20170510

Materialism vs immaterialism

PSI Blog 20170510 Materialism vs immaterialism

After I suggested that he read "The Scientific Worldview," joogabah wrote:

 Yes, I did read it. I'm trying to express religious ideas from a materialist paradigm without contradiction.

[GB: Sorry, joogabah, but that cannot be done. That is because materialism and immaterialism are opposing assumptions, as I explained in the discussion of the First Assumption of Science. Typically, an immaterialist will say: “There must be something beyond matter in motion.” That is why we define “things” as xyz portions of the universe. “Matter” is the abstraction for “all things,” so the immaterialist must be using a different definition for “something,” which is purely imaginary. That “something” cannot possibly exist, because existence can only be a property of an xyz portion of the universe.

Of course, we all need to study religious imaginings so that we will understand the 90% of the folks who live their lives by them. While most of those imaginings have no physical evidence to support them, they still have an evolutionary purpose: to instill and enforce loyalty.]

The reason is that I think religion is doing something essential in human societies that is not considered when one simply views it as "false".

STORED RECORDS:
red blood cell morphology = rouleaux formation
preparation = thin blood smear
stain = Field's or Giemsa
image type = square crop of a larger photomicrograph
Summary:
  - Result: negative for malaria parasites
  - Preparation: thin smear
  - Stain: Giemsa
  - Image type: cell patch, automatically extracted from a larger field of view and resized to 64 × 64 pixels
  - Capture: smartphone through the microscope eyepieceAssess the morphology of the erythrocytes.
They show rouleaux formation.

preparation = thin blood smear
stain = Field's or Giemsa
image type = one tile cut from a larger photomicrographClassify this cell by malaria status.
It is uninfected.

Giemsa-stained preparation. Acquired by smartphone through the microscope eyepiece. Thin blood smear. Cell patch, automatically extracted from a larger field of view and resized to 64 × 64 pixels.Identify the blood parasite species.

---

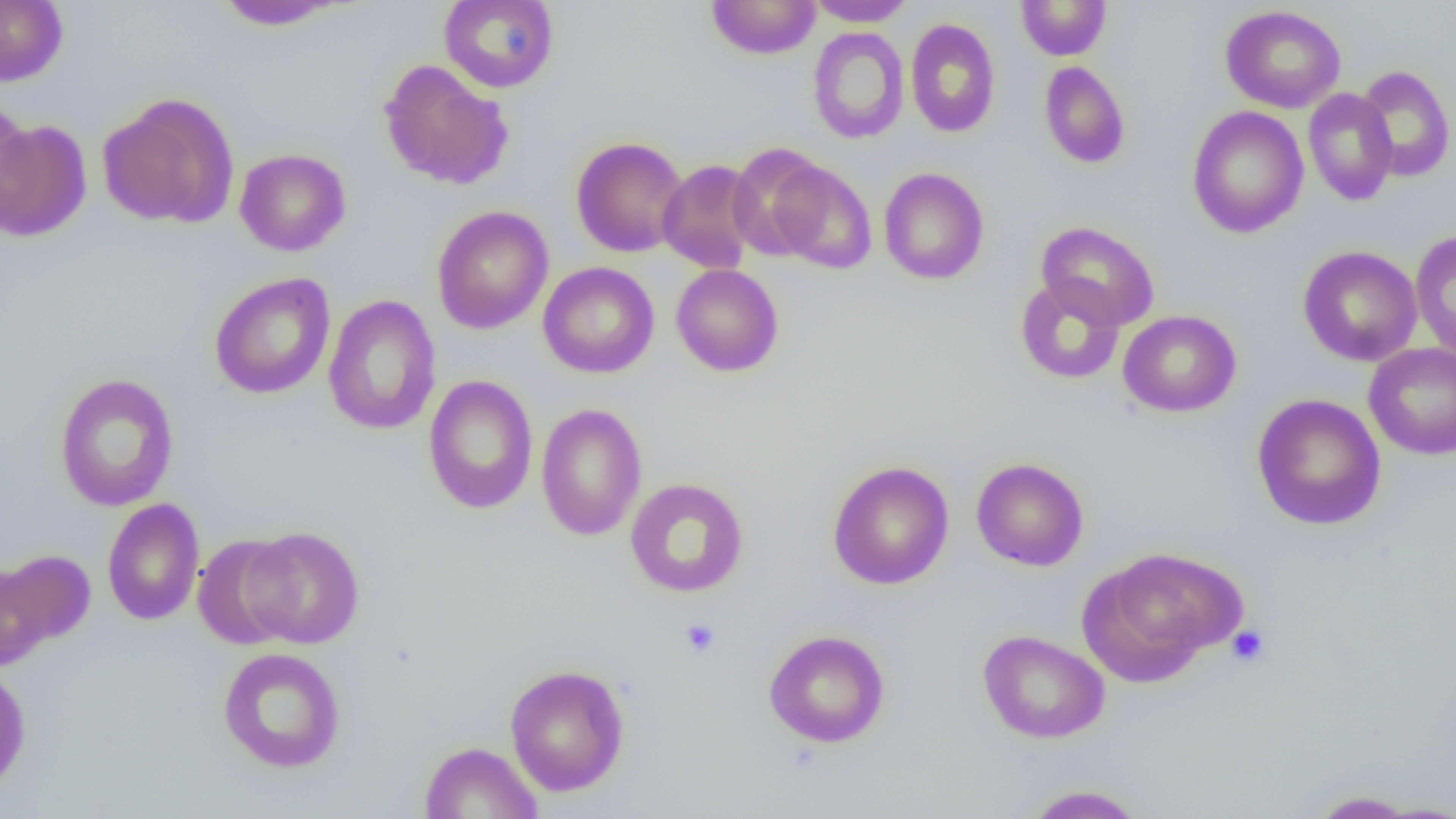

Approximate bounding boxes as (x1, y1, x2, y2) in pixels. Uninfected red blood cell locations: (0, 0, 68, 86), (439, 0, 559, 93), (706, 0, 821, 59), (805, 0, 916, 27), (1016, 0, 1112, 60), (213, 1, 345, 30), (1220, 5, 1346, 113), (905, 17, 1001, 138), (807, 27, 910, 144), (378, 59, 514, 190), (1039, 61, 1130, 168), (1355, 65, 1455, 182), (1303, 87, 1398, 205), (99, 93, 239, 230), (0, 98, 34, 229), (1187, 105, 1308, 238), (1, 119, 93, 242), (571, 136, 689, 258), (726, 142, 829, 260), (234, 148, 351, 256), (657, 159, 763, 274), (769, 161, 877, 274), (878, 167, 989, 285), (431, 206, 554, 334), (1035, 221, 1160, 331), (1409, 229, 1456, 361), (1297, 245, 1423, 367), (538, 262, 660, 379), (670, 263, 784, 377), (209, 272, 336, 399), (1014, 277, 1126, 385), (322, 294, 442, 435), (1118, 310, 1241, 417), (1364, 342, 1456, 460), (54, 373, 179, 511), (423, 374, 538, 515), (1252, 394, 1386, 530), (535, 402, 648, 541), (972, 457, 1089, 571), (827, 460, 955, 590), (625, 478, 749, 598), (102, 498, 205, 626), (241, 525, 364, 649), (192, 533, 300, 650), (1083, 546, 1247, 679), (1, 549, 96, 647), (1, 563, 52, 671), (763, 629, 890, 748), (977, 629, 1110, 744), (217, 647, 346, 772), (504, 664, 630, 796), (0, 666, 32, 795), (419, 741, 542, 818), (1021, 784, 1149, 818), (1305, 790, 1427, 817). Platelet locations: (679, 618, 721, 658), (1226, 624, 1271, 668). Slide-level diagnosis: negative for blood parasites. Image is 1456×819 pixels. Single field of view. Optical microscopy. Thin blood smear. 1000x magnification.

TO DO:
1 > Answer these from the blog post on materialism and immaterialism:
(a) What does joogabah say he is trying to do?
(b) How are "things" defined in the post?
(c) What evolutionary purpose does the post give for religious imaginings?
2 > Does each statement agree with the blog post on materialism and immaterialism? Answer yes or no and quote the words that decide it.
(a) joogabah had not read "The Scientific Worldview."
(b) "Matter" is the abstraction for all things.
(c) About half of people live their lives by religious imaginings.
The rows play no part in what comes next.

ANSWERS TO THE EXERCISES:
1 >
(a) He is trying to express religious ideas from a materialist paradigm without contradiction.
(b) "Things" are defined as xyz portions of the universe.
(c) Their purpose is to instill and enforce loyalty.

2 >
(a) No: "Yes, I did read it."
(b) Yes: "“Matter” is the abstraction for “all things,”"
(c) No: "the 90% of the folks who live their lives by them"